I am trying to prove the following claim: The flat $2$-dimensional torus cannot be isometrically immersed into $\mathbb{R}^2$ with the standard metric.

That is, there is no immersion $f:T^2 \rightarrow \mathbb{R}^2$ which is also an isometry.

Remark: There is no isometric embedding of the flat torus into the Euclidean plane.

Proof:

Any such embedding will be in particular an embedding into $\mathbb{R}^3$. The torus is compact, so its embedded image in $\mathbb{R}^3$ will be also compact, hence will include an elliptic point. This contradicts the fact that isometric embeddings preserves curvature.

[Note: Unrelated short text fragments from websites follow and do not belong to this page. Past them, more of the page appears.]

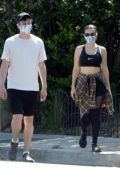 Charli XCX and boyfriend Huck Kwong seen wearing face masks while out for a walk in Los Angeles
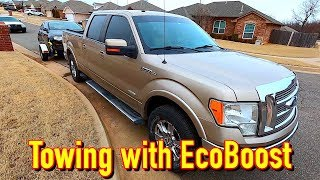 Towing the Copart VW Passat with the 220K Mile F150 EcoBoost + AAR HQ House Update!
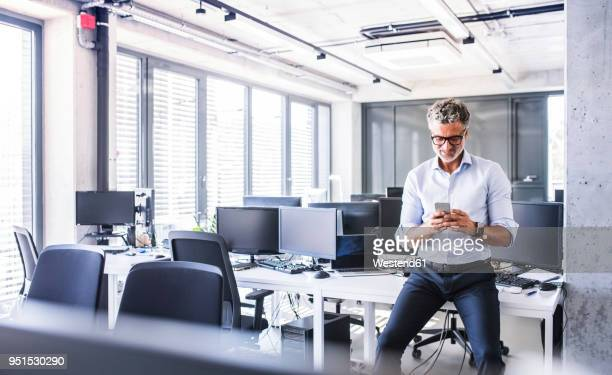 Smiling mature businessman sitting on desk in office using smartphone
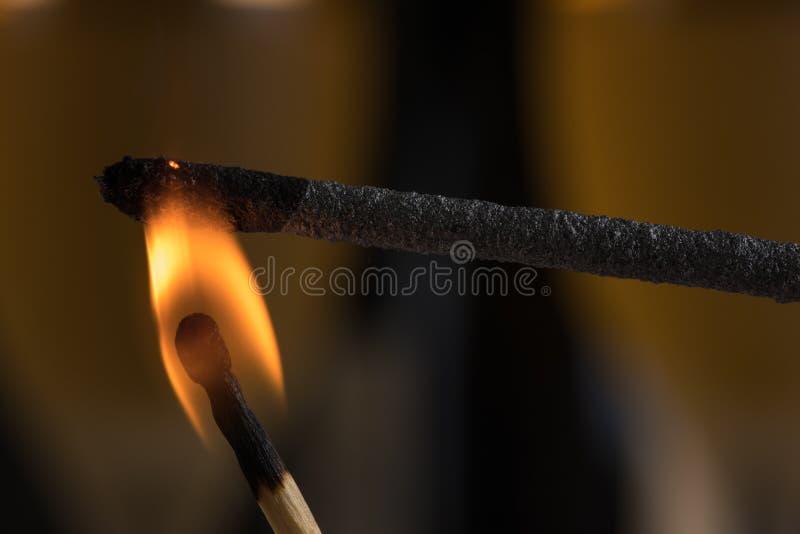 Queimando um chuveirinho com um matchstick Aqui está no fogo imagem de stock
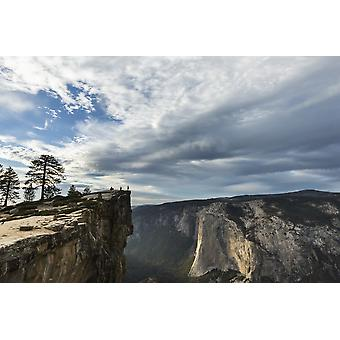 A Yosemite National Park visitor stands at Taft Point which overlooks Yosemite Valley and El Capitan California United States of America PosterPrint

• And what is your question?
– A.P.
Jun 12, 2015 at 20:34

## 2 Answers

Since there is some ambiguity concerning what are your hypotheses, it is not guaranteed that your proof is exhaustive. It is known that there is a $C^1$-isometric embedding of the flat torus inside $\mathbb{R}^3$ (this is related to Nash embedding theorem). However, for the reason you presented and because of Gauss' theorema egregium, there is no $C^2$-isometric embedding of the flat torus inside $\mathbb{R}^3$.

In fact, there is no immersion $f$ of any closed (i.e compact and without boundary) smooth surface $\Sigma$ into $\mathbb{R}^2$. Indeed, any such immersion would be a fortiori continuous and thus $f(\Sigma)$ would be compact. In particular, there would exist a boundary point $y \in \partial f(\Sigma)$ and for any $x \in f^{-1}(y)$, the differential map $df_{x} : T_x \Sigma \to T_y\mathbb{R}^2$ would not have maximal rank 2 (for otherwise, by the inverse function theorem, $f$ would be a local diffeomorphism between an open neighborhood of $x$ and an open neighborhood of $y$ in the plane, which is clearly not the case). So $df_x$ is not an immersion after all.

More generally, there is no immersion $$f:M^n \rightarrow N^n$$, with $$M$$ compact and $$N$$ Hausdorff, non-compact and connected, since any immersion is locally an embedding (localize, it follows from the Inverse Function Theorem). With this you can prove that if exists such an immersion, it's an open map. But $$f(M)$$ is compact in a Hausdorff space, hence closed, and also open since $$f$$ is an open map, then it must be all $$N$$. This is absurd.